Ainsi, il faudra faire avec la ligne de mire de vos soldats. On ne tire pas impunément sur n’importe quoi, si le champ de vision n’est pas dégagé. Et ce champ de vision peut tout à fait être limité par des fumigènes. L’ennemi ne s’en privera pas, d’ailleurs. Et voir sortir des troupes en masse d’une purée de pois, c’est parfois se rendre compte top tard qu’on ne pourra pas réagir et faire face, ni même battre en retraite… Il va donc falloir bien penser à protéger ses unités, les mettre à couvert, gérer leurs angles, ne pas foncer tête baisser et tenter de tirer avantage de l’environnement.
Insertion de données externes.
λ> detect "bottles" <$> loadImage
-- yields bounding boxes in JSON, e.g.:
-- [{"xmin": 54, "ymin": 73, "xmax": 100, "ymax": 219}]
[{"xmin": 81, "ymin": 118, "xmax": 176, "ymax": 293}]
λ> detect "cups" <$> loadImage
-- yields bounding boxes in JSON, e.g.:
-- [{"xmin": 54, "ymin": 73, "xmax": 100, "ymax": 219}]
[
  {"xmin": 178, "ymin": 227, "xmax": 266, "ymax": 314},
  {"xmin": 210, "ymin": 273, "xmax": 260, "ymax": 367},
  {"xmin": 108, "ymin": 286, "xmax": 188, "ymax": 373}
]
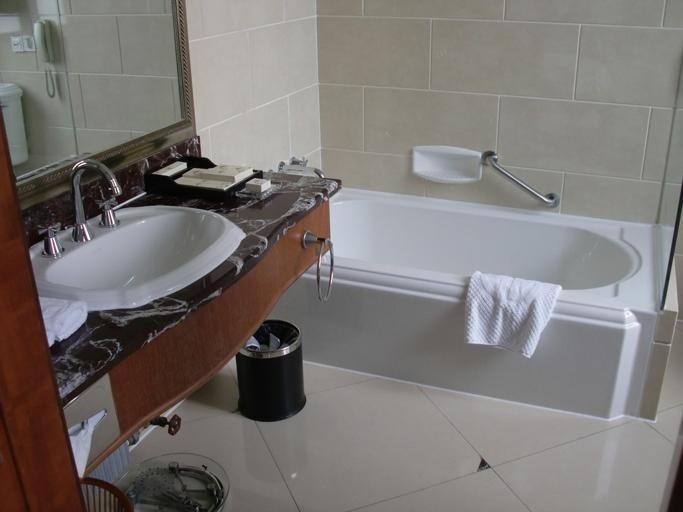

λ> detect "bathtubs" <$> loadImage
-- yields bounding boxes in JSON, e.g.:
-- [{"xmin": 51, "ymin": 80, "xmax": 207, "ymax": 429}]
[{"xmin": 272, "ymin": 180, "xmax": 660, "ymax": 422}]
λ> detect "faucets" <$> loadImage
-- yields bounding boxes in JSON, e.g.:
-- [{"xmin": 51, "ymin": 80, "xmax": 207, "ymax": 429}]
[{"xmin": 67, "ymin": 158, "xmax": 123, "ymax": 242}]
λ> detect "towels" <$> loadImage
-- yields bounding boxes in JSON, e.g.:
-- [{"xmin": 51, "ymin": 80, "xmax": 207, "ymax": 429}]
[
  {"xmin": 41, "ymin": 297, "xmax": 86, "ymax": 351},
  {"xmin": 461, "ymin": 269, "xmax": 562, "ymax": 361}
]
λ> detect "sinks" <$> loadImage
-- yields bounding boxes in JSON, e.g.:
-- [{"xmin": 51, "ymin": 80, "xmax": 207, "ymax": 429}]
[{"xmin": 29, "ymin": 206, "xmax": 246, "ymax": 309}]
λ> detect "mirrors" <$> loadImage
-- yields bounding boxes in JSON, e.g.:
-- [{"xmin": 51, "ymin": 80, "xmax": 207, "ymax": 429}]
[{"xmin": 0, "ymin": 1, "xmax": 196, "ymax": 202}]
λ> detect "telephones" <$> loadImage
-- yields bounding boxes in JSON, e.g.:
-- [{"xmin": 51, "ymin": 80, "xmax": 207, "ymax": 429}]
[{"xmin": 33, "ymin": 19, "xmax": 55, "ymax": 65}]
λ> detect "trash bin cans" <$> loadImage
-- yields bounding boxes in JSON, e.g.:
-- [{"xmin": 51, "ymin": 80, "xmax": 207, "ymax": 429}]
[{"xmin": 235, "ymin": 320, "xmax": 307, "ymax": 423}]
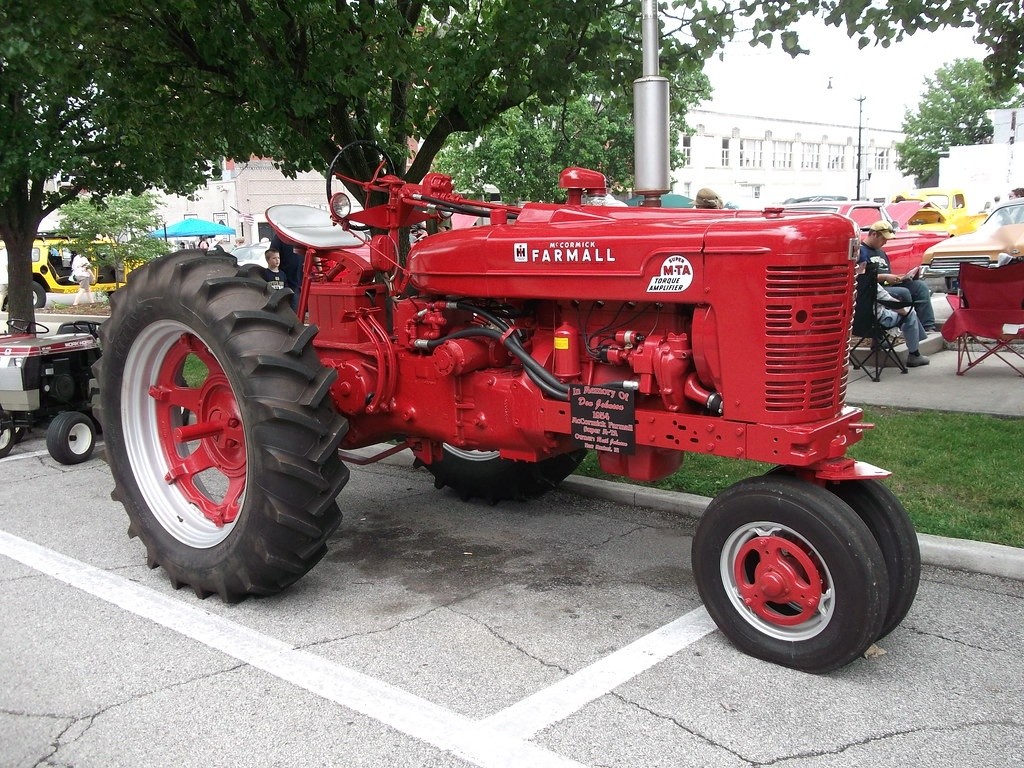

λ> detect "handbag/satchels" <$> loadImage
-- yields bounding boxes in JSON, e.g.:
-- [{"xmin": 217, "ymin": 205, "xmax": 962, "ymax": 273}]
[{"xmin": 68, "ymin": 271, "xmax": 79, "ymax": 283}]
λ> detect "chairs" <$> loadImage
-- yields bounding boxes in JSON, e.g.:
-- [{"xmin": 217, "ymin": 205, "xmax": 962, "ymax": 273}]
[
  {"xmin": 57, "ymin": 323, "xmax": 95, "ymax": 334},
  {"xmin": 265, "ymin": 204, "xmax": 366, "ymax": 328},
  {"xmin": 850, "ymin": 262, "xmax": 929, "ymax": 382},
  {"xmin": 941, "ymin": 253, "xmax": 1024, "ymax": 377}
]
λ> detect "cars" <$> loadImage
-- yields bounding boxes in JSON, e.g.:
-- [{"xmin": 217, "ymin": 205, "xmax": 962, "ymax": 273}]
[
  {"xmin": 228, "ymin": 240, "xmax": 271, "ymax": 270},
  {"xmin": 773, "ymin": 186, "xmax": 1024, "ymax": 298}
]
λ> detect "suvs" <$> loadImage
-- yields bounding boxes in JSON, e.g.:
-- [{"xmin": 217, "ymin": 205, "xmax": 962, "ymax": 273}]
[{"xmin": 0, "ymin": 231, "xmax": 142, "ymax": 313}]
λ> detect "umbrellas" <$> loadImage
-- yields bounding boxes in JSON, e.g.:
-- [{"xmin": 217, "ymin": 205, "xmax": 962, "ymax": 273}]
[{"xmin": 145, "ymin": 218, "xmax": 236, "ymax": 238}]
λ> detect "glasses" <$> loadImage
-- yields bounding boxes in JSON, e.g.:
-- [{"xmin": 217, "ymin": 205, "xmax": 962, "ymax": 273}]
[{"xmin": 876, "ymin": 227, "xmax": 895, "ymax": 234}]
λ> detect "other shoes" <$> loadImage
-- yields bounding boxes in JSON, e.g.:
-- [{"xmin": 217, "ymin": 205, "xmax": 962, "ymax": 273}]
[
  {"xmin": 906, "ymin": 353, "xmax": 930, "ymax": 367},
  {"xmin": 870, "ymin": 341, "xmax": 893, "ymax": 351}
]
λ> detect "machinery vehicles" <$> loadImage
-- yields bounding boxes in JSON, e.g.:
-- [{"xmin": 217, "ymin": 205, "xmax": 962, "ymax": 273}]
[{"xmin": 82, "ymin": 0, "xmax": 921, "ymax": 677}]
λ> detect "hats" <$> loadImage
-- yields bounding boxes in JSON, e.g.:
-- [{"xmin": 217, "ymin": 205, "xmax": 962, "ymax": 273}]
[
  {"xmin": 871, "ymin": 220, "xmax": 897, "ymax": 239},
  {"xmin": 688, "ymin": 187, "xmax": 719, "ymax": 207}
]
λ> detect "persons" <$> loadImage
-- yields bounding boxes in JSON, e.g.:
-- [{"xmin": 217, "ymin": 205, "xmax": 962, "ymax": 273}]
[
  {"xmin": 984, "ymin": 188, "xmax": 1024, "ymax": 212},
  {"xmin": 857, "ymin": 220, "xmax": 936, "ymax": 367},
  {"xmin": 72, "ymin": 248, "xmax": 97, "ymax": 308},
  {"xmin": 688, "ymin": 188, "xmax": 724, "ymax": 209},
  {"xmin": 229, "ymin": 234, "xmax": 305, "ymax": 314}
]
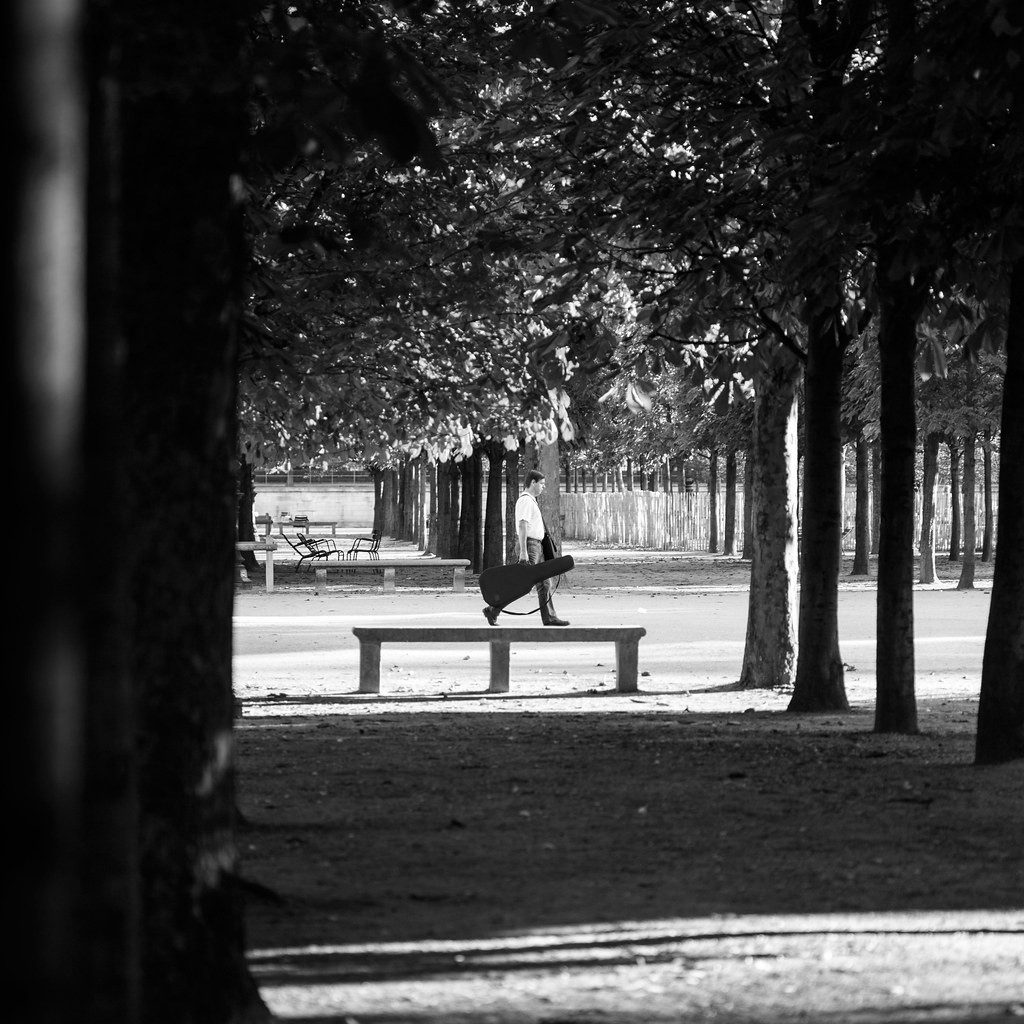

screenLe froid est également partie prenante des combats. Et c’est peut-être là l’idée la plus originale et la plus fabuleuse du jeu. Les soldats devront régulièrement s’abriter, ou aller se réfugier autour d’un feu sous peine d’être décimés. De même, la neige ralentit l’avancée de vos troupes. Quant à la glace, c’est un facteur déterminant qui peut vous faire gagner une bataille avant même qu’elle ne commence. Ou vous la faire perdre, le cas échéant. Traverser une rivière gelée doit être fait avec prudence : la glace se craquèle au fil des passages de chars et nul doute que l’un d’entre eux finira au fond des eaux si vous n’y prenez pas garde. De la même manière, rien ne vous empêche de saboter ces passages pour que les unités ennemies subissent le même sort. Pratique quand un gros char bien puissant se dirige vers vous…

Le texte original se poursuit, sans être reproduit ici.